The SAS language isn't that good at doing these kinds of things, which are essentially matrix calculations. The DATA step normally processes one observation at a time, though you can carry calculations over using the RETAIN statement. It is possible that you could get a cleaner result than this if you had access to PROC IML (which does matrix calculations natively), but assuming that you don't have access to IML, you need to do something like the following. I'm not 100% sure that it is what you need, but I think it is along the right lines:
data try;
infile cards missover;
input rs t a b c;
datalines;
0 600
1 600 0.02514 667.53437 0.1638
2 600 0.2766 724.60233 0.30162
3 610 0.01592 792.34628 0.21354
4 615.2869 0.03027 718.30377 0.22097
5 636.0273 0.01967 705.45965 0.16847
;
run;
data try4(rename=(aa=a bb=b cc=c css=cs tt=t vv1=v1 vv2=v2 vv3=v3 vv4=v4 vv5=v5 vv6=v6));
* Construct arrays into which we will read all of the records;
array t(6);
array a(6);
array b(6);
array c(6);
array v(6,6);
array cs(6);
* Read all six records;
do i=1 to 6;
set try(rename=(t=tt a=aa b=bb c=cc));
t[i] = tt;
a[i] = aa;
b[i] = bb;
c[i] = cc;
end;
* Now do the calculation, which involves values from each
row at each iteration;
do i=1 to 6;
cs[i]=0;
do j=1 to 6;
v[i,j]=(2.89*(a[j]**2*(1-c[j]))/
((c[j]+exp(1.7*a[j]*(t[i]-b[j])))*
((1+exp(-1.7*a[j]*(t[i]-b[j])))**2)));
cs[i]+v[i,j];
end;
* Then output the values for this iteration;
tt=t[i];
aa=a[i];
bb=b[i];
cc=c[i];
css=cs[i];
vv1=v[i,1];
vv2=v[i,2];
vv3=v[i,3];
vv4=v[i,4];
vv5=v[i,5];
vv6=v[i,6];
keep tt aa bb cc vv1-vv6 css;
output try4;
end;
Note that I have to construct arrays of known size, that is you have to know how many input records there are.
The first half of the DATA step constructs arrays into which the values from the input data set are read.
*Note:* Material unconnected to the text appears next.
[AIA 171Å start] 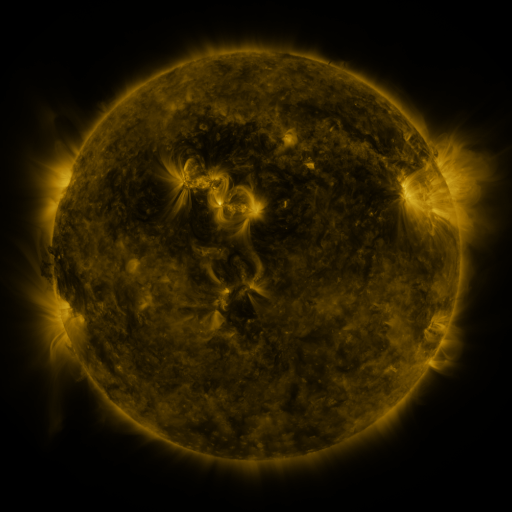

We read all of the records, and then we do all of the calculations, since we have all of the values in memory in the matricies.
There is some fiddling with RENAMES so that you can keep the array names t, a, b, c etc but still have variables named a, b, c etc in the output data set.
So hopefully that might help you along a bit. Either that or confuse you because I've misunderstood what you're trying to do!